• Instruction:
Pick out every line in the data below that contains the word "furthest", and copy each one. Case counts.

Spatial data with pictures:
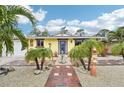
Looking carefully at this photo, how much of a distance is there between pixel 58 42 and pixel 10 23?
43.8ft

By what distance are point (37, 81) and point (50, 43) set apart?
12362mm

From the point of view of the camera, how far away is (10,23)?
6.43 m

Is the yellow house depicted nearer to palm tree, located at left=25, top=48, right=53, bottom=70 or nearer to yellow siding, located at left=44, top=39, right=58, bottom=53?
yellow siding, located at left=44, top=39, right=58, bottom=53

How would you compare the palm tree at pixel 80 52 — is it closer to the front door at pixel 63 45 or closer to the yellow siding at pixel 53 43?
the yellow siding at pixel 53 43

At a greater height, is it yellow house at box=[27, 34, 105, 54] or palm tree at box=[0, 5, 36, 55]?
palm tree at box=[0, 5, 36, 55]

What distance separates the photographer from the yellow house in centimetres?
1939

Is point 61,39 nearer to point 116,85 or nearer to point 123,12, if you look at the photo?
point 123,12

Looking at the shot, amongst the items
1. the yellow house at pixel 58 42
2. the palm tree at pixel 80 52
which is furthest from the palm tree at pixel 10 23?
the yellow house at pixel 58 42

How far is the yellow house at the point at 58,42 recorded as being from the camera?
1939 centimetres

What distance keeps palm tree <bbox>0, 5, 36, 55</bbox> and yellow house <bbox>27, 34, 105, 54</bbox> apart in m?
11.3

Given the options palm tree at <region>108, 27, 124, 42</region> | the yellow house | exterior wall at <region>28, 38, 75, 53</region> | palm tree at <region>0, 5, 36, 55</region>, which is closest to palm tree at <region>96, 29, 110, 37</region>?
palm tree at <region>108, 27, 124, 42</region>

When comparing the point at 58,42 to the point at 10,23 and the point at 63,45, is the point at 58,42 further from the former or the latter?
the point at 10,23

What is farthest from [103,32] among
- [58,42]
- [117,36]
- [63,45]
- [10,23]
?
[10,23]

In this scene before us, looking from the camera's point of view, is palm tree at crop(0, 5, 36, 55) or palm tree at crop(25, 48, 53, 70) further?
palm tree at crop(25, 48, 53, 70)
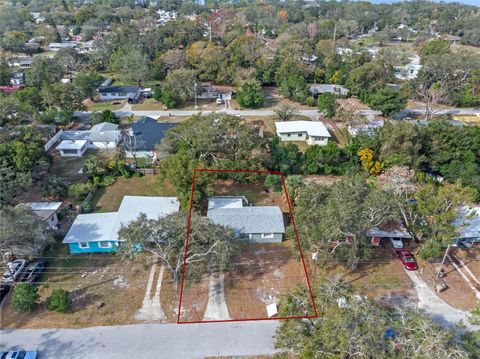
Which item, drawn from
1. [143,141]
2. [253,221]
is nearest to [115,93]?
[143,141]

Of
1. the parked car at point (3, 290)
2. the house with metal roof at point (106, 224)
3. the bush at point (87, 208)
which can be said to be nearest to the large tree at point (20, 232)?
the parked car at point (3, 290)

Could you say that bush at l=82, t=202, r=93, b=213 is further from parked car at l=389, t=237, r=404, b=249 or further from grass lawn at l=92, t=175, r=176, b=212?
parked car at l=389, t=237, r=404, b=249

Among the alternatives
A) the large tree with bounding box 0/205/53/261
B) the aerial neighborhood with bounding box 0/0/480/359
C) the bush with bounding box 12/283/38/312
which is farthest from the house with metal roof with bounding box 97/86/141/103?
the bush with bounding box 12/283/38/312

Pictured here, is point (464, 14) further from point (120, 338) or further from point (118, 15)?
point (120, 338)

* * *

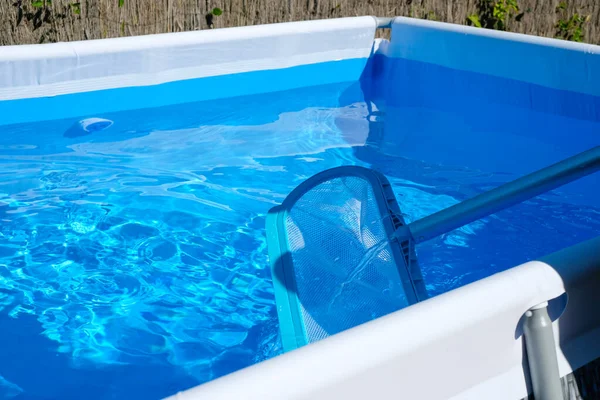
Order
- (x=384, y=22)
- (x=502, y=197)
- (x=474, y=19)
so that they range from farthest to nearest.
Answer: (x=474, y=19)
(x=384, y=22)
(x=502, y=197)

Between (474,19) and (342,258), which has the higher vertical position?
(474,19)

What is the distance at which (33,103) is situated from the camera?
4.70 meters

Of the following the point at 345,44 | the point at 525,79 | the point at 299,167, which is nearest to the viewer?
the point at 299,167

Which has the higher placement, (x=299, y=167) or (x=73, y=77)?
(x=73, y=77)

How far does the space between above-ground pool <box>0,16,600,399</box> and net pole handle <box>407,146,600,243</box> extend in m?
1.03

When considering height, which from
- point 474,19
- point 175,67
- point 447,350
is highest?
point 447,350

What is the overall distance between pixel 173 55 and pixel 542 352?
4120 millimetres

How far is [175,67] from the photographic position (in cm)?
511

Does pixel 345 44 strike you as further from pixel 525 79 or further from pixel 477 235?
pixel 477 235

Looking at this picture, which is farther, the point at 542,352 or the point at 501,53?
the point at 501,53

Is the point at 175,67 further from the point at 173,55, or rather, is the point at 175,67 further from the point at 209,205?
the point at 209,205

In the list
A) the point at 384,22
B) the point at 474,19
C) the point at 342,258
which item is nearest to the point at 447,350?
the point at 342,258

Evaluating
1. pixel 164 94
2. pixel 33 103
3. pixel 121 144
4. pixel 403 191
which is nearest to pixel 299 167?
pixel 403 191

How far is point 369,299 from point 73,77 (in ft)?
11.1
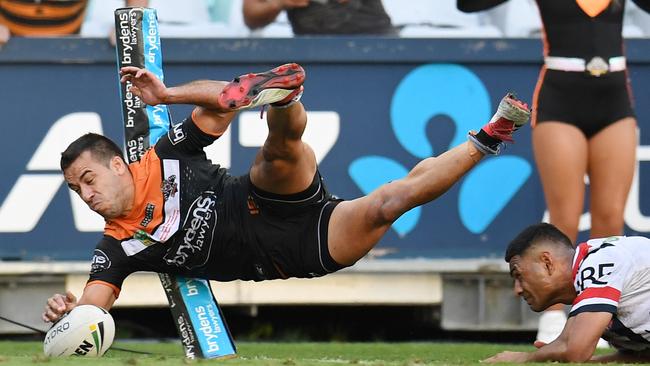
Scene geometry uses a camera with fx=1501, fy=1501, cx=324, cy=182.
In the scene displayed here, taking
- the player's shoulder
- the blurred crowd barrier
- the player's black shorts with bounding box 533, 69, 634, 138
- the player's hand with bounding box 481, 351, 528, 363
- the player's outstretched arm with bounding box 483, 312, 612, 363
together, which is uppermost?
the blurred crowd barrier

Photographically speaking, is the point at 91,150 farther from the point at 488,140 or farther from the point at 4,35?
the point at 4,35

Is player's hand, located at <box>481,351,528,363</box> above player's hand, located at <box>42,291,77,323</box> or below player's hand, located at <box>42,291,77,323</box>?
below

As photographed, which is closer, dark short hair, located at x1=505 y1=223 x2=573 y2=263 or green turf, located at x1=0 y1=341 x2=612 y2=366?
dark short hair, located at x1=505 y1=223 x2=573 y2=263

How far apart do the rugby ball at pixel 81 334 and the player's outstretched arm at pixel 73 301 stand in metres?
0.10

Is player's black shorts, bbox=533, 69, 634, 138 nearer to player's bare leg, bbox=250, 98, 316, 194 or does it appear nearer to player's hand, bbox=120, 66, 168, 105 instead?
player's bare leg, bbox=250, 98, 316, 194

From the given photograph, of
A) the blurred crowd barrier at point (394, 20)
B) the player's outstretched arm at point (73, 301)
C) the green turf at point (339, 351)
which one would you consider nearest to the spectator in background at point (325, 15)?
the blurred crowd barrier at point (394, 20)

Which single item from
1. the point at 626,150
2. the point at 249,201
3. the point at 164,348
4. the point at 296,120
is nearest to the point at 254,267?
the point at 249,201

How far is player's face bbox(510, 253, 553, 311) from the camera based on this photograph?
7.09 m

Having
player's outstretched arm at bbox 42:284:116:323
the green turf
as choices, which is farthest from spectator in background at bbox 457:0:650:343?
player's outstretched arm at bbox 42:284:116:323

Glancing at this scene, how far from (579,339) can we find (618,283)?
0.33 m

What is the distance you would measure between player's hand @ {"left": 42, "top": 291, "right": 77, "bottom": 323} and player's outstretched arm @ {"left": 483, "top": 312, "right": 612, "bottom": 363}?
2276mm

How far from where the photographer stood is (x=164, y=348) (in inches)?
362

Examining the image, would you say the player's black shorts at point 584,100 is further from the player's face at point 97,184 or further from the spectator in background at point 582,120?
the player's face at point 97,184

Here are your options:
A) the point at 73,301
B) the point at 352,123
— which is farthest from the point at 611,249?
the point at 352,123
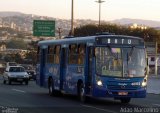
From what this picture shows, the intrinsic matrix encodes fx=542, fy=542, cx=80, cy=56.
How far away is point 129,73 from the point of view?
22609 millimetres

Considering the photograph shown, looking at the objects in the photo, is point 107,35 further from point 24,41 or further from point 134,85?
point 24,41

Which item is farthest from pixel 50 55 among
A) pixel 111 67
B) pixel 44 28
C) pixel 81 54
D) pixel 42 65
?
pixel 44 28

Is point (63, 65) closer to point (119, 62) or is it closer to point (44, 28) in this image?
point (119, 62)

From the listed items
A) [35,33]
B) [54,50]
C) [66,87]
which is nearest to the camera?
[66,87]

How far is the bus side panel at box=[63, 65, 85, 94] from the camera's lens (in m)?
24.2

...

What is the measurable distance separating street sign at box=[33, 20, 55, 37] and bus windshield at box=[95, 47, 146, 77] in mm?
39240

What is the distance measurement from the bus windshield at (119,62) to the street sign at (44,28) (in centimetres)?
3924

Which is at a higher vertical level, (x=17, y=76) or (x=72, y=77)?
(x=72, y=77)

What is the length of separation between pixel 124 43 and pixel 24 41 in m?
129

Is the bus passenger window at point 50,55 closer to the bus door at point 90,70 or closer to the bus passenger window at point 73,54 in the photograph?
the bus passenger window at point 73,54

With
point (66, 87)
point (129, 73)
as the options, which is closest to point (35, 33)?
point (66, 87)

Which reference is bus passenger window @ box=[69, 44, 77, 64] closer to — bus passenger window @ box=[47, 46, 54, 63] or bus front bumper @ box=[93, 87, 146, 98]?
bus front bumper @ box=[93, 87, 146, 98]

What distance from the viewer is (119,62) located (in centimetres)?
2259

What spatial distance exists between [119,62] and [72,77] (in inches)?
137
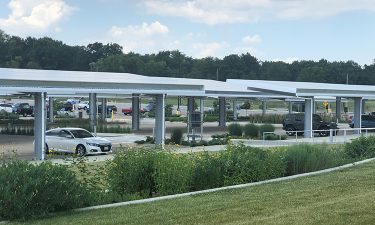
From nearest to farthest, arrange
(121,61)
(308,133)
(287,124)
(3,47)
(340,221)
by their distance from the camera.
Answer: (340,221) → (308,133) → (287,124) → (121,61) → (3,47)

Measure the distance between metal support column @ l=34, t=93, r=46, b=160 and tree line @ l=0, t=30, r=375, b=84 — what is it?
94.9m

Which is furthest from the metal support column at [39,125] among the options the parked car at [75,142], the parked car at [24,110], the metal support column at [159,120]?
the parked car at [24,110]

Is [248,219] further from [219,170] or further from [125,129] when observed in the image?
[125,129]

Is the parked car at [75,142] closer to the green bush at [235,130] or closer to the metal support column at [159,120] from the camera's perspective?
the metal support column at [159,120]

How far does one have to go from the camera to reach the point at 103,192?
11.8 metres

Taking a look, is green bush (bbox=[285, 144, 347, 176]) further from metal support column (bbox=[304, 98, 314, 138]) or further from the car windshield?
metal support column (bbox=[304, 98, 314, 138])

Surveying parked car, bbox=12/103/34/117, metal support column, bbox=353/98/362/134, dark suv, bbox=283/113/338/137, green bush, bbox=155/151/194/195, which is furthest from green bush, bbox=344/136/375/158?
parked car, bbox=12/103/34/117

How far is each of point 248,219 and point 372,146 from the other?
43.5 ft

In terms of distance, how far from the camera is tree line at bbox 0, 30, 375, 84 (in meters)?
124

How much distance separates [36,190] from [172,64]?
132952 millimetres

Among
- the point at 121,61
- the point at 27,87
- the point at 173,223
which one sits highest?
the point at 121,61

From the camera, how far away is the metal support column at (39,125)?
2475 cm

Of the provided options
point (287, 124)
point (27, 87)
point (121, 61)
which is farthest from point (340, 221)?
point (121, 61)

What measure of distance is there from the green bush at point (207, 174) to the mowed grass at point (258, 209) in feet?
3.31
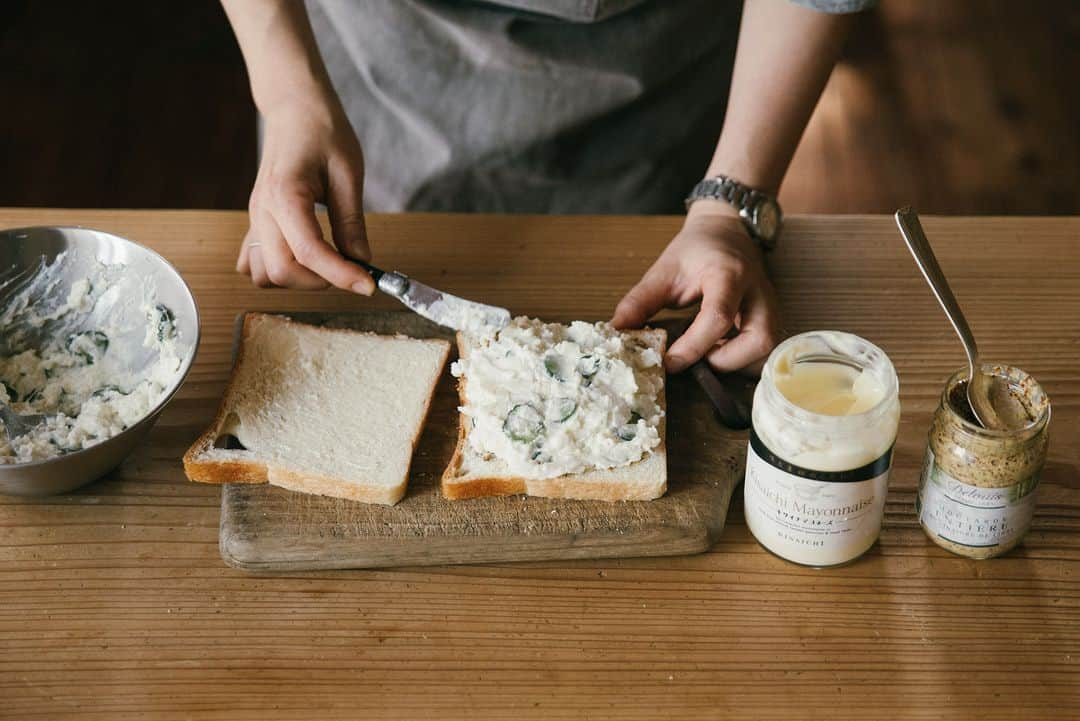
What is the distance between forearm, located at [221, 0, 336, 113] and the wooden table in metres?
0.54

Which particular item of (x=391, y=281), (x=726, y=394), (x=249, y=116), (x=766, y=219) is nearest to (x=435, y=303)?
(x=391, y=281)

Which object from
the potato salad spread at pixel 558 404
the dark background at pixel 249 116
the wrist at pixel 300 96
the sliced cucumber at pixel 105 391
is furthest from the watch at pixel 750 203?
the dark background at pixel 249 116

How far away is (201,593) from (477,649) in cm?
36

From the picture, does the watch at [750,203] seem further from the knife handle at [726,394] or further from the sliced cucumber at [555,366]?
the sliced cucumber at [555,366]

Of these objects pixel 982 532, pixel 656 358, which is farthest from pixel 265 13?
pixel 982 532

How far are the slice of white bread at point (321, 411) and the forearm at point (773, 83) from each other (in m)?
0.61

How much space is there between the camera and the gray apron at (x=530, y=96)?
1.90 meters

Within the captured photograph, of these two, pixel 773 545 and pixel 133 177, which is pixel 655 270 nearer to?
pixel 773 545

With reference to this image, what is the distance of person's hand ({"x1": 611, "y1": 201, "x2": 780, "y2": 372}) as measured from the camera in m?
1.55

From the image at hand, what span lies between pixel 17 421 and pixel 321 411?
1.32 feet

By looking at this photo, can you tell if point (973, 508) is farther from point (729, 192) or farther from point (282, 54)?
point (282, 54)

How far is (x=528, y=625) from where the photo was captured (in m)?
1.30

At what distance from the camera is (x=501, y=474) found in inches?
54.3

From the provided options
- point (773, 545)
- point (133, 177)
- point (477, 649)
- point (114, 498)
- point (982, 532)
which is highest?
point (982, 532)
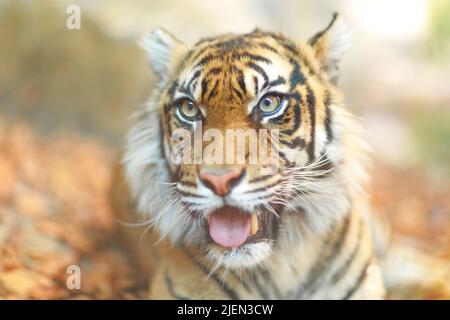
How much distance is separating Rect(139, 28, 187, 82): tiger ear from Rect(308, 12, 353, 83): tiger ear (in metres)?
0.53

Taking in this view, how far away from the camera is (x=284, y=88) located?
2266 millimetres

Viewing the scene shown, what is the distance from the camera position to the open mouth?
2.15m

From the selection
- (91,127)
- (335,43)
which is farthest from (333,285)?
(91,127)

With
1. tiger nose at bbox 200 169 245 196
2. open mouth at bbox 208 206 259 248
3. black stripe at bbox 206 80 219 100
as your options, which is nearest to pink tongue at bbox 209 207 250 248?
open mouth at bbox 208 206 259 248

• Result of the task:
which is furthest from the palm tree at pixel 10 23?
Which is furthest from the metal support column at [39,125] among the options the parked car at [75,142], the parked car at [24,110], the metal support column at [159,120]?
Surveying parked car, bbox=12/103/34/117, metal support column, bbox=353/98/362/134, dark suv, bbox=283/113/338/137, green bush, bbox=155/151/194/195, which is furthest from green bush, bbox=344/136/375/158?
is furthest from the watch at pixel 750 203?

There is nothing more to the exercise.